Previous research by the team at Dartmouth Atlas found that there is significant regional variation in spending and disease diagnosis frequency, but this variation is not correlated with higher quality. However, regional variation may be overstated. According to Zuckerman et al. (2010):
“Unadjusted Medicare spending per beneficiary was 52% higher in geographic regions in the highest spending quintile than in regions in the lowest quintile. After adjustment for demographic and baseline health characteristics and changes in health status, the difference in spending between the highest and lowest quintiles was reduced to 33%. Health status accounted for 29% of the unadjusted geographic difference in per-beneficiary spending; additional adjustment for area-level dif ferences in the supply of medical resources did not further reduce the observed differences between the top and bottom quintiles.”
The authors used 2000-2002 data from the MCBS to draw these conclusions.
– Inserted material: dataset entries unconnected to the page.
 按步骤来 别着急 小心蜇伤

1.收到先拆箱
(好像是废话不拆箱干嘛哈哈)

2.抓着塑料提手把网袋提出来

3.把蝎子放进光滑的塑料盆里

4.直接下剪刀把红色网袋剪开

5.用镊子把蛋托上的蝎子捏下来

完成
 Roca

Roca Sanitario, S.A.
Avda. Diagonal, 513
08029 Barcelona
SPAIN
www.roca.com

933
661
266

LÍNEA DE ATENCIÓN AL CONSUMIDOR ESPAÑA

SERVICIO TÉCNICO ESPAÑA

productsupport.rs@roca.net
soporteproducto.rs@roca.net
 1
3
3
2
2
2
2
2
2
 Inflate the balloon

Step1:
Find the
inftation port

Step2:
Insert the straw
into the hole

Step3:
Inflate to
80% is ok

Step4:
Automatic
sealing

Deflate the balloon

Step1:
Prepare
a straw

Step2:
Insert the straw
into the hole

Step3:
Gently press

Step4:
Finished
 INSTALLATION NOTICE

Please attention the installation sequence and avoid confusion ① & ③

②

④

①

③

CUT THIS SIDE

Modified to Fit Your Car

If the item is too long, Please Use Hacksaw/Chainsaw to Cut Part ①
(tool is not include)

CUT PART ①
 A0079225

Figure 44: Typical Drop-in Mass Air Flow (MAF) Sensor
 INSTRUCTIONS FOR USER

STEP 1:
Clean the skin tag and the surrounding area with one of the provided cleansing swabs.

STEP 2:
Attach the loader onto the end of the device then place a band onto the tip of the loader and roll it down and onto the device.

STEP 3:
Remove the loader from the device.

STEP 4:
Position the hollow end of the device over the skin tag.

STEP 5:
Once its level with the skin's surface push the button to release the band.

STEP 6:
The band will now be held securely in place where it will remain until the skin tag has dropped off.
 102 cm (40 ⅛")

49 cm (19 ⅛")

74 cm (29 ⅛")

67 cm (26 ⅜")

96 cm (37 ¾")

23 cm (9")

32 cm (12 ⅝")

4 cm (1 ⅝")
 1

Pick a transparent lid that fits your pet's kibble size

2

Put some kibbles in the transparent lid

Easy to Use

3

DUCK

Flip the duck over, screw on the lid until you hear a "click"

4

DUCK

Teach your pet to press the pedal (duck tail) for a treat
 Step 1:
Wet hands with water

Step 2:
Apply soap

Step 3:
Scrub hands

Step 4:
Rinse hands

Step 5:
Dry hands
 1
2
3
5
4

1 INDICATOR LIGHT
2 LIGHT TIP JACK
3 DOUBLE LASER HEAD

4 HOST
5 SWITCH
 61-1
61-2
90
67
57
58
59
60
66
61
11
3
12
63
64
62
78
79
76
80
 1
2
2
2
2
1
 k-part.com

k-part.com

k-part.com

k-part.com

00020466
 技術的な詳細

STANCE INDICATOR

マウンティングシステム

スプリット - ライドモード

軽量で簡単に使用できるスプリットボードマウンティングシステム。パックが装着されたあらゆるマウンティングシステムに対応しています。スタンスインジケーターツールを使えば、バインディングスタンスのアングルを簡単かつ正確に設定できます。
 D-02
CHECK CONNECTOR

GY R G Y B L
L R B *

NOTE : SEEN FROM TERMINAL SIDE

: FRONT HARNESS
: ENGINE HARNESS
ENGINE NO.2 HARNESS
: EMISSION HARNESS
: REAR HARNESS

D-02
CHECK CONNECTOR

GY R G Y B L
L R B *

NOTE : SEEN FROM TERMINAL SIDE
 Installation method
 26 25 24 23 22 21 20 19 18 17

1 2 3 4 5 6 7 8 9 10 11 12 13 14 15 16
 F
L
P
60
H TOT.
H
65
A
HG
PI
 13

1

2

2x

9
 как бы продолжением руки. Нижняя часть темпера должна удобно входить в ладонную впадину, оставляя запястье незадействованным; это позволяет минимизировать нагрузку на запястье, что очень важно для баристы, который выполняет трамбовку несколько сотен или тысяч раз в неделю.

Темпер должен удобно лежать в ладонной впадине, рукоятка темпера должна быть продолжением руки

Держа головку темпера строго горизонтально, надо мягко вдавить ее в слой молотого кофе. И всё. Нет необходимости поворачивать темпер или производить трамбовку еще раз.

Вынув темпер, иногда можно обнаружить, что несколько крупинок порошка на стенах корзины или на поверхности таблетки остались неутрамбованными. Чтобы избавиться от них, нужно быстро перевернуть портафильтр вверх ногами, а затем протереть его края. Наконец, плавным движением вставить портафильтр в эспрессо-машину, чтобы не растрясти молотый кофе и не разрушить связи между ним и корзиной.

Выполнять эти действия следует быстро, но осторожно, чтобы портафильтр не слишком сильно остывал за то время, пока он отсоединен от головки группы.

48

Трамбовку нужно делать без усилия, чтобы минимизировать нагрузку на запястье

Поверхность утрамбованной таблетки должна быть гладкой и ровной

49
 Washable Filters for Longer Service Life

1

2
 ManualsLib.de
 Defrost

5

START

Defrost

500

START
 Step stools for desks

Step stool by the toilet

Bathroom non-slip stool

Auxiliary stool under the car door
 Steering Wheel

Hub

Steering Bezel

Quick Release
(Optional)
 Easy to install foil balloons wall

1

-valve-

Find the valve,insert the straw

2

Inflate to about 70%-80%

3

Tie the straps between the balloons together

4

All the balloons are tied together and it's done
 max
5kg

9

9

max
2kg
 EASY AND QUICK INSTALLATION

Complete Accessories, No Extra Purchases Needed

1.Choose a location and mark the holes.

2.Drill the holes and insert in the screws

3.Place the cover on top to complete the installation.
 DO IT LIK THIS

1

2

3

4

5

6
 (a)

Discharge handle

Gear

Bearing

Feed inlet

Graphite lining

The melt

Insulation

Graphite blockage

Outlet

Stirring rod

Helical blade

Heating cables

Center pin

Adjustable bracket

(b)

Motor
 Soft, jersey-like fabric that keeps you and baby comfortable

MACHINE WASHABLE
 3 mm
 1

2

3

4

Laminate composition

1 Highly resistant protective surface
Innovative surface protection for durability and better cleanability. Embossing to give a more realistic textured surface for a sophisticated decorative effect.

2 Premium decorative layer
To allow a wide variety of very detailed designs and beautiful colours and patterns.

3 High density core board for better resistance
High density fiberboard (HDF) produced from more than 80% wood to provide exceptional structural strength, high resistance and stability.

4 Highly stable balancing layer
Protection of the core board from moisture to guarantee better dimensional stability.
They controlled for age, sex, race, urban/rural, self-reported health status, smoking status, BMI, previous diagnoses of diabetes or hypertension, family income, supplementary insurance coverage, and area-level supply of medical resources. The analysis was conducted at the HRR level.
If regional variation is spending is mostly due to disease burden rather than practice patterns, efforts to change practice patterns at the region level may prove fruitless.
- Stephen Zuckerman, Ph.D., Timothy Waidmann, Ph.D., Robert Berenson, M.D., and Jack Hadley, Ph.D. Clarifying Sources of Geographic Differences in Medicare Spending. N Engl J Med 2010; 363:54-62July 1, 2010.